• Document text:
-=-=-

To OP: Your passive income ideas are pretty grandiose. Those are legit startup ideas. For passive income think: solve the smallest problem possible. Simple SaaS software. A lead-gen blog (I know a guy who puts up reviews of expensive niche products and gets hundreds per month in amazon affiliate fees). Simple mobile apps? An ebook with information that people need? Find something that is ALREADY SELLING and do it better/different.
Also, think cheap marketing. SEO? Or is there a product that you could sell whose use would be inherently social? Passive income is barely a software problem-- you shouldn't be building anything super-complex. It's more a marketing problem. How do you talk about it? How do you find customers? If you can solve THAT on paper before you write a line of code, you're way ahead of most people who take a shot at this.
- of your proposed ideas, writing wordpress themes is probably the most potentially lucrative.
What you (may) have wrong:
- passive income in my experience (app development) is constant work. Whether its blogging to keep traffic up, answering customer support requests, to adding features or new revenue-generating products, etc.
- Blogging for ad revenue is not going to be very successful unless you start a porn blog. Blog for SEO gains and to funnel to your product sale pages.
- If you really want passive income, try to come up with something that is a subscription service people will pay you monthly for. It's a lot easier to maintain a service for existing customers than have to bring new customers in the door every month.
passive income in my experience (app development) is constant work. Whether its blogging to keep traffic up, answering customer support requests, to adding features or new revenue-generating products, etc.
I sell a WordPress plugin and I can agree 100% with this. "Passive" income isn't for selling software.
> Blogging for ad revenue is not going to be very
> successful unless you start a porn blog.
I have a successful porn blog but have not monetized it. How can I do that? Which ad networks will provide me with the most revenue? Any advice would be very much appreciated...I've been mulling this question for a while but don't know much about ad networks outside of AdSense.
When I did this for about 2 months in college (before meeting my wife and deciding to exit the 'seedy' business) I made about $2000 if I remember correctly.

-=-=-

• Written tasks:
**1.** Render this sentence from the passive income discussion in Spanish: "It's a lot easier to maintain a service for existing customers than have to bring new customers in the door every month."
**2.** Reproduce word for word the stretch of the passive income discussion from "- of your proposed" through "product sale pages.".
The rows that come next have no connection to the passive income discussion.

-=-=-

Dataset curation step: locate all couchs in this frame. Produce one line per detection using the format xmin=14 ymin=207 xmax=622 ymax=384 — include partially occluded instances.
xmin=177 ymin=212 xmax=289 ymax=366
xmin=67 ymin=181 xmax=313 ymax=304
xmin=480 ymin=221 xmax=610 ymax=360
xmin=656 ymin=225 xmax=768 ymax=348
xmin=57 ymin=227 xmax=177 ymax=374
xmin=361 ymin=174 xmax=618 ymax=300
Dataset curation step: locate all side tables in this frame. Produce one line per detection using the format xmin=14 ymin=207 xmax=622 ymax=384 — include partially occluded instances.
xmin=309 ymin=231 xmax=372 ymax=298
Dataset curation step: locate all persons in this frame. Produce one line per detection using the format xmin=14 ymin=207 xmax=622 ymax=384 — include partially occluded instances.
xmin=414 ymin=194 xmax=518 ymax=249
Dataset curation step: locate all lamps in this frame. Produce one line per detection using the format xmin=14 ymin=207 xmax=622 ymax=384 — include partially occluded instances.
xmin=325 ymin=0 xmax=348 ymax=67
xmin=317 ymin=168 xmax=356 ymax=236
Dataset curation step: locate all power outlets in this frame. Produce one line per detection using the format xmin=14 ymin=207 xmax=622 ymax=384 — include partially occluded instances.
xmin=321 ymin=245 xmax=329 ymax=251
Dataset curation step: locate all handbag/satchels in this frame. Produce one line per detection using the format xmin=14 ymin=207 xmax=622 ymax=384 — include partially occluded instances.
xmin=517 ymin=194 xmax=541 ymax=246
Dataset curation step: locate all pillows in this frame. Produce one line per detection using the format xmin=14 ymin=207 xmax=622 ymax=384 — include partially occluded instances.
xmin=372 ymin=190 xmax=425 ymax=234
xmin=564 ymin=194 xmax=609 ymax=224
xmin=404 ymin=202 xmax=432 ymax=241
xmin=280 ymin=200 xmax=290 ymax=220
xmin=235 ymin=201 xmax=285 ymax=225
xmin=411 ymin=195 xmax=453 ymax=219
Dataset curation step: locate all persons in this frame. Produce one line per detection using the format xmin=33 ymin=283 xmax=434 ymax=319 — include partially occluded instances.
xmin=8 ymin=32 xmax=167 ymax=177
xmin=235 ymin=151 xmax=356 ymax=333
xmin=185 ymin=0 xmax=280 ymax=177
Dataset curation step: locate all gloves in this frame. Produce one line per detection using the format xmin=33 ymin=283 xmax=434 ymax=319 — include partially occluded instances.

-=-=-

• Responses to the exercise:
**1.** Es mucho más fácil mantener un servicio para los clientes existentes que tener que atraer clientes nuevos cada mes.

**2.**
- of your proposed ideas, writing wordpress themes is probably the most potentially lucrative.
What you (may) have wrong:
- passive income in my experience (app development) is constant work. Whether its blogging to keep traffic up, answering customer support requests, to adding features or new revenue-generating products, etc.
- Blogging for ad revenue is not going to be very successful unless you start a porn blog. Blog for SEO gains and to funnel to your product sale pages.